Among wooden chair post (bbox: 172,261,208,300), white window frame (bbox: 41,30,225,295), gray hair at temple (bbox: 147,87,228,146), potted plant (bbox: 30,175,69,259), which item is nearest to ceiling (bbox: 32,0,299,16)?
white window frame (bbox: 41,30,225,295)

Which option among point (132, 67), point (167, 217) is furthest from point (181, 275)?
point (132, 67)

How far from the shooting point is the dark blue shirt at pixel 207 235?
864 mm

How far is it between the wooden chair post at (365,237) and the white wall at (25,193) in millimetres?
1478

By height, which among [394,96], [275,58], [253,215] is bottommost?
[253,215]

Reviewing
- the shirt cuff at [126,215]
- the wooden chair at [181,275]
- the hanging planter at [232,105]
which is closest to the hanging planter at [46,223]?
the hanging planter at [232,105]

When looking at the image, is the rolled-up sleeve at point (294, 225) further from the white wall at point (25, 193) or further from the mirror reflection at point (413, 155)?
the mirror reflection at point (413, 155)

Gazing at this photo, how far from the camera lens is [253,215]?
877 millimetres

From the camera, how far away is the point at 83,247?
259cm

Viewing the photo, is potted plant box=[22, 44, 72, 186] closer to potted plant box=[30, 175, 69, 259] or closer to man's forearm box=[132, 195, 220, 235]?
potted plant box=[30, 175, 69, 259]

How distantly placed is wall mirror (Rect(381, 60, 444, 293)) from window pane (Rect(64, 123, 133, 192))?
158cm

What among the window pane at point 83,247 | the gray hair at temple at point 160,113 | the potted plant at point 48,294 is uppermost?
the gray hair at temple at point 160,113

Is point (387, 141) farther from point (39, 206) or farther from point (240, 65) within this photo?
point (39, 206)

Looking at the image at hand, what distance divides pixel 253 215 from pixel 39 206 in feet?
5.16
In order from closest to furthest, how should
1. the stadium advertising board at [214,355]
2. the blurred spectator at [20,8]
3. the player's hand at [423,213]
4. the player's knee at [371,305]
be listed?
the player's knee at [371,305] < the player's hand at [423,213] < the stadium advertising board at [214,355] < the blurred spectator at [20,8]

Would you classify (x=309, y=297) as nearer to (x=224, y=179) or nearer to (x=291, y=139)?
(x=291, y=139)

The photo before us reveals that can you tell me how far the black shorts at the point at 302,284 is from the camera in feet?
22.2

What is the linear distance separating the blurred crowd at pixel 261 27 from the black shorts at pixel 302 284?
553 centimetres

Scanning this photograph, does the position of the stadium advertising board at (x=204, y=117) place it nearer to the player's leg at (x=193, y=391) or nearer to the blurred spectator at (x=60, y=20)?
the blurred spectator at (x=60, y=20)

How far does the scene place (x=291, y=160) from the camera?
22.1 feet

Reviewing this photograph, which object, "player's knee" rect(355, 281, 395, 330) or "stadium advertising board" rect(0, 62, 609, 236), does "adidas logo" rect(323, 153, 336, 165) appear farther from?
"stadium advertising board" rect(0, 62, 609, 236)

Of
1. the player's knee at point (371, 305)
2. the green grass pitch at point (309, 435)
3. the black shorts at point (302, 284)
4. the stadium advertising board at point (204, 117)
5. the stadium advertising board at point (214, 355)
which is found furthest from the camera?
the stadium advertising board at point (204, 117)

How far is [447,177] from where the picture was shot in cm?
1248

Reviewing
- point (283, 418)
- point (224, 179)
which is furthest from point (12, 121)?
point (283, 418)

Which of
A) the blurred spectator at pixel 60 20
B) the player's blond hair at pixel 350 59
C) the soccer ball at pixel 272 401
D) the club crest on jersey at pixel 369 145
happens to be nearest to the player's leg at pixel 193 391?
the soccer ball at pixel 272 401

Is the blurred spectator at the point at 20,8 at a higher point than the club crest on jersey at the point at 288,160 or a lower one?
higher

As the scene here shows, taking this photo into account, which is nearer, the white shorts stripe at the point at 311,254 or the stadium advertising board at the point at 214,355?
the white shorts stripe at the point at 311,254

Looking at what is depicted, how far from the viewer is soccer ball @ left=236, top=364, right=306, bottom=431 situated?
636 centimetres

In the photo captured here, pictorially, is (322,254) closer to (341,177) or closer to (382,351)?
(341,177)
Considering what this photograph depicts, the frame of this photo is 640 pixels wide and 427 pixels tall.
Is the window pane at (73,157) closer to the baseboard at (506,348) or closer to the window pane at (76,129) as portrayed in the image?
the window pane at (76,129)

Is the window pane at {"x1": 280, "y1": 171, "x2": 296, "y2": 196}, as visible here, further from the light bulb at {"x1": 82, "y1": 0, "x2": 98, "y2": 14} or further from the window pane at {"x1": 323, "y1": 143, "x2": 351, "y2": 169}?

* _INSTRUCTION_
Return every line of the rows above that contains the word "nearest", matching case exactly.

* _FULL RESPONSE_
Among wooden chair post (bbox: 172,261,208,300), white window frame (bbox: 41,30,225,295), gray hair at temple (bbox: 147,87,228,146), potted plant (bbox: 30,175,69,259), which item is nearest to ceiling (bbox: 32,0,299,16)?
happens to be nearest to the player's leg at pixel 193 391?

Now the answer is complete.